Let me begin by acknowledging the reality that there are more civil rights issues than just same-sex marriage being wrestled with right now, and that these are being fought simultaneously, with varying degrees of success. What I mean is that this is the big one, the one that's taking up most of the space in the public consciousness, and that we've been dealing with for the last 6 years in particular and that we will continue to fight in the future.

The forces in opposition to same-sex marriage continue to win in the short-term--the most recent victories being Prop 8 in California and Amendment 2 here in Florida--and make no mistake, those losses were a setback for the cause of gay rights in the US, but the long-term prospects still look good for same-sex marriage. Young voters don't buy into the notion that gay people getting married somehow harms their own relationships, which shows that on this issue at least, the kids know better than their parents and grandparents.

We're also seeing more support for same-sex marriage from more traditional sources. Mike Mayo of the Sun-Sentinel has written about same-sex marriage on a number of occasions recently, and his column today really lays out the basics for people who might not otherwise have thought the subject out in the past. He makes one comparison in particular that doesn't enter the conversation often enough to my mind--that of the choice to have a particular religion--and ties it into the civil rights struggle for African-Americans.

Some say the gay rights struggle isn't equivalent to the racial civil rights struggle because blacks didn't have a choice being born black.

I don't think sexual orientation is a choice either, but let's say it is. That shouldn't excuse unequal treatment by the government.

After all, religion is a choice. Would we let the state (or a majority of voters in a state) ban Muslims from adopting, something gays aren't allowed to do in Florida?
No doubt there are people who would say Muslims shouldn't be allowed to adopt, but the majority would call them assholes, I think it's fair to assume. But replace Muslim in that sentence with a religious group that carries more local clout and what would the reaction be? What if the law said that Catholics couldn't adopt because of the fear that the children would be raised in an unhealthy home environment? What if it said that Baptists couldn't adopt? What if it said Jews couldn't adopt?
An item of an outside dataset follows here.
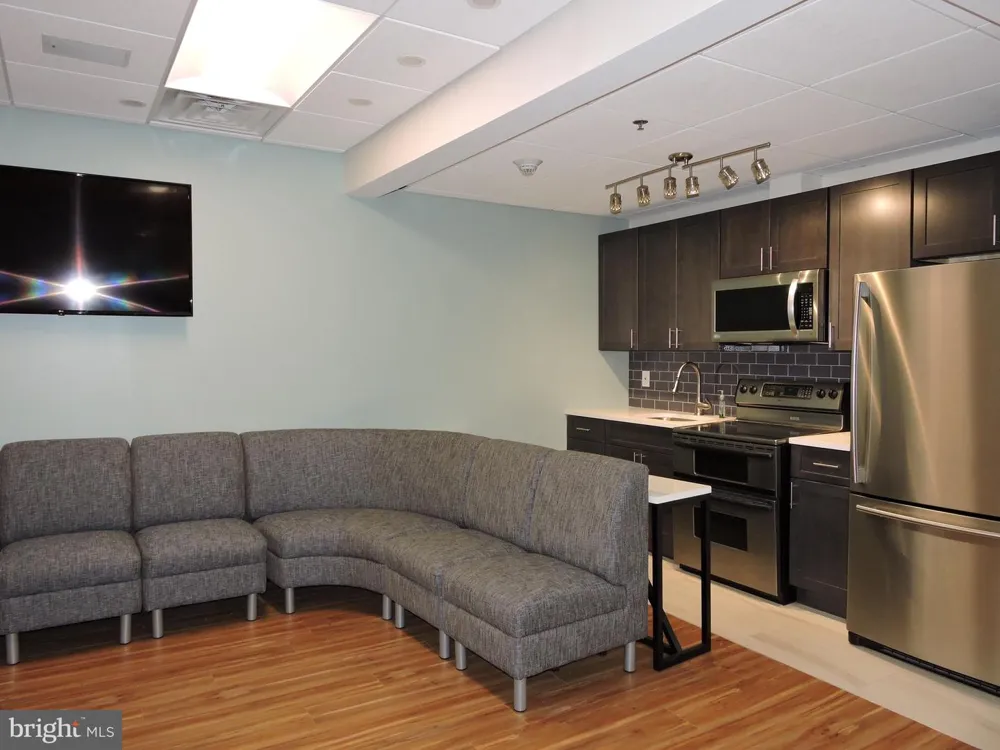 1420 LOCUST STREET #12K Philadelphia, PA 19102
And the same goes for marriage--if we as a state said that two Catholics, or two Baptists or two Jews couldn't marry, the law would be tossed in a heartbeat, and religion is unquestionably a choice. And how would you react if someone told you--as opponents of same-sex marriage have told members of the LGBT community--that you have the same right to marry someone of a different religion as they have? Or that your desire to marry a person of the same faith harms their marriage to someone of a different faith?

I wish Mayo had taken it the next logical step, but he's a columnist and is writing for a mass audience and has editors to answer to. I'm a blogger with a relatively small audience and I can afford to offend people. Opposition to same-sex marriage is based on nothing more than small-minded, bigoted fear and hatred, and we cannot call ourselves a truly civilized society while we base our laws on those grounds. If you oppose a system that provides truly equal rights for LGBT citizens, you're in the way of progress.